Author’s Preface
The traditional Mass was celebrated in the crypt of the Carmelite Church, rue de Vaugirard, on the loth April, 191o, the second Sunday after Easter, the occasion being the Feast-day and the date of the annual general meeting of the Society of St. Vincent de Paul in Paris. The Council General of the Society and a large number of members were present.
The historic crypt contains the body of Frederic Ozanam, which has lain there under a simple monument since 1853. The Abbé Guibert, a priest of St. Sulpice, Superior of the ancient ecclesiastical House of Carmelites, which is now the Seminary of the Catholic Institute, preached a sermon appropriate to the occasion and to the place. He first did honour to the name of the first patron of the Society, St. Vincent de Paul. He then proceeded to refer to the second, whom the place itself brought to the minds of all. Frederic Ozanam became then, and continued to be, the subject of his address.

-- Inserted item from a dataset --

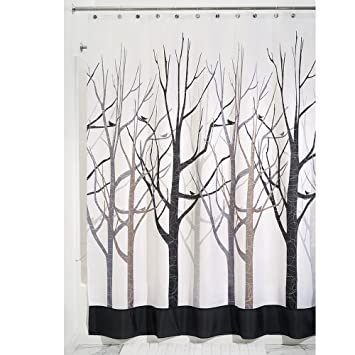 Amazon.com: InterDesign Forest Shower Curtain, Gray and Black 54 x ...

The priest spoke of him not only “as a model to be imitated, and a patron to be honored, but already a protector to be invoked, if not in public, at least in the secret of one’s heart.” He honoured him as “the principal founder of the Society, a fact which has been accredited to him already by tradition, the universal voice which is not-deceived.” He expressed the general desire of Conferences for the day on which, with the sanction of the Church, it would be given to them to worship him solemnly in public. Examining the conditions required by the Church for such elevation, the venerable preacher gave it as his opinion that they were admirably fulfilled by the life and the doctrine and the good works of that just man; by a life of piety and innocence, by a doctrine of propaganda of faith; by good works of corporal and spiritual amelioration, which have together made him an incomparable apostle of truth and charity in the world.
The love of God was his principle, the salvation of souls his aim. The same address did not hesitate to describe the Society of St. Vincent de Paul as “an Association of piety no less than a Congregation of Charity.”

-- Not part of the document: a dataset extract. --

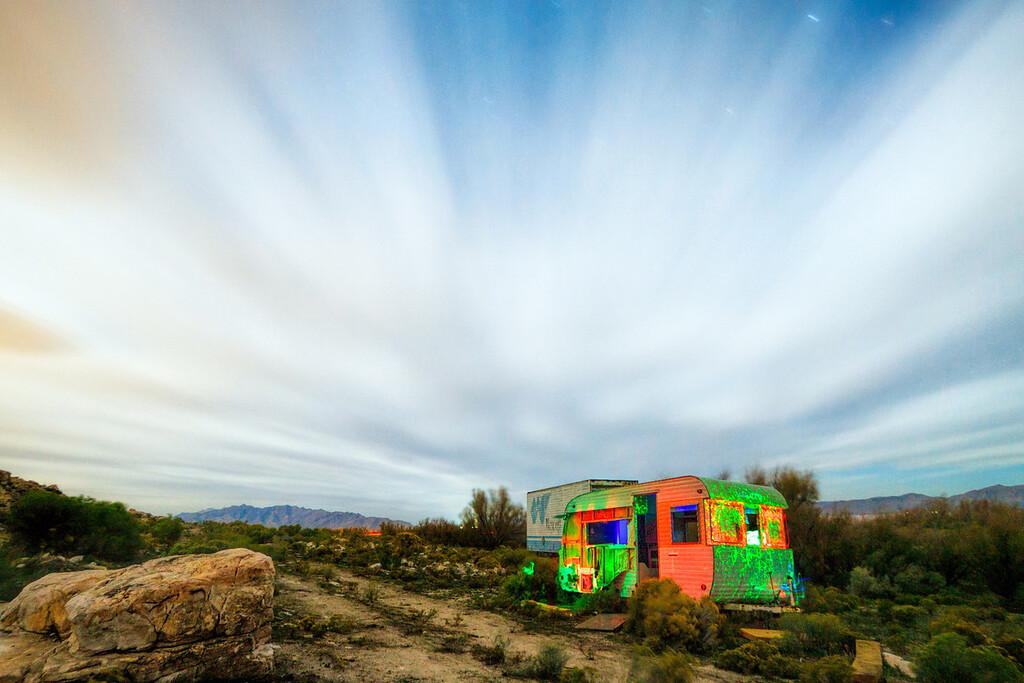 psychedelic camper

“Now”, the preacher asks himself, “when, within the Church, a Christian Society has sent its roots deep down into souls, and spread afar its branches laden with fruit; when it draws its sap from a pure and intense religious life, is one not right in concluding that that Society is of God, that the heart from which it sprang was filled with God, and that the brow of the founder is worthy to bear the aureola? The vitality and the efficacy of his action are the guarantee and the consecration of his virtues.

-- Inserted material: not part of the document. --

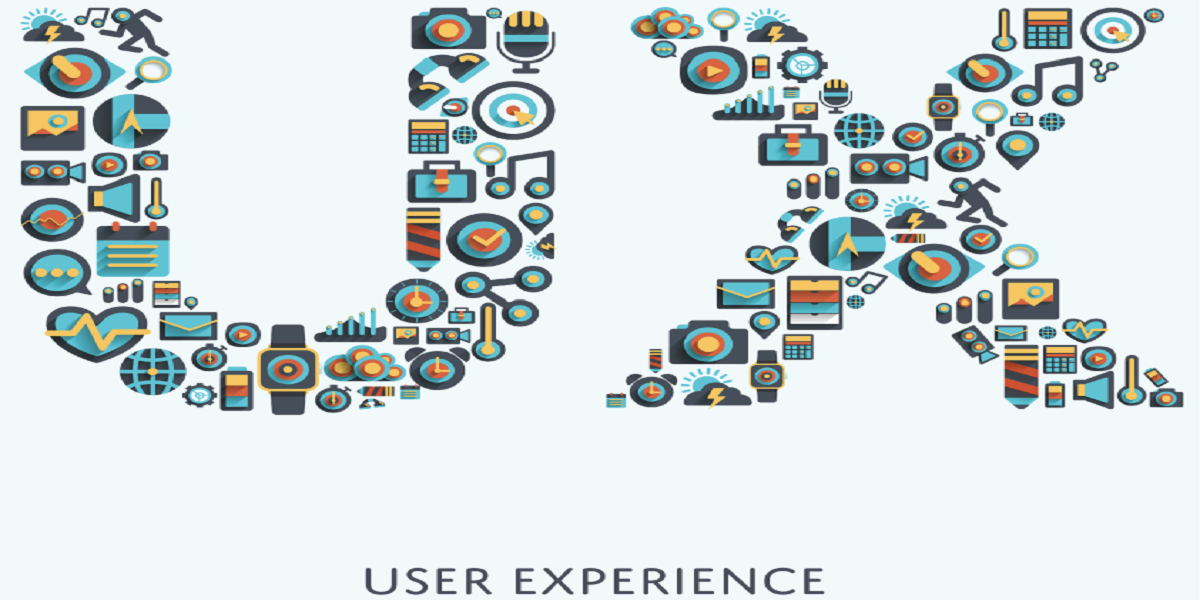 web icon can improve user experince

“Were those Christian virtues practised by Ozanam in the heroic degree? The Church will decide that. But it is for us, gentlemen, to bring his cause before Her. We may be sure that it will be examined with the liveliest sympathy.”
The sermon closed with two requests. One that the life of our Founder should be more widely studied and more deeply meditated on. The second, that a greater part of all future biographies should be devoted to the interior, Christian, apostolic features of that life; in a word, to the “eminent virtues of that true saint”.
It is in answer to that wish, with which the Council General and the meeting associated themselves, that the present work was undertaken.
Why was I, in my old age, selected as the author of this work? It is not for me to say. I have only to apologise for demurring too long to insistent appeals. While recognising the great honour which was paid me, I looked at the task with dismay. I was in my eighty-third year. I had just published my last work, Le Vieillard. I had only just completed the payment of a great debt of admiration and gratitude in Les deux Freres. Was not that the close of my work? Did I not feel that I had come to the end of my strength? Was this eleventh hour of my life the time to undertake such a work? Was I about to open a new furrow which I should, in all probability, never close?
Therefore I sought to be excused… What was then the incentive which induced me to give way, to submit my weary head, first with resignation and then with joy, to the yoke of obedience, which I now recognised to be sweet and the burden thereof light?
In the first place, I loved Ozanam from my early youth. Was not he, whose life I was about to write, in Pere Guibert’s words, “The great Catholic of his age?” In the second place, I loved the Society of St. Vincent de Paul, which can do so much for the Church to-day, by its fidelity to the spirit and to the grace which God had deposited in that Vessel of election. Again, I loved the young men of the schools, whom I served for sixty years, and of whom Ozanam was a perfect model. Lastly, shall I admit it, the selfish thought of passing a year, and that perhaps my last, with such a soul, such a mind, such a heart, in continuous communion with him, enlightening my gloom, stimulating my tepidity, consoling my loneliness, detaching me from this earth, and even, giving me advance glimpses of heaven!… That prospect won the day. Could I shut my door to that guest, to such a friend? No, he shall be welcome. The book shall be written, and written with love. It shall be at least begun; finished, if I can. But that is in God’s hands. Great and good Ozanam, enter!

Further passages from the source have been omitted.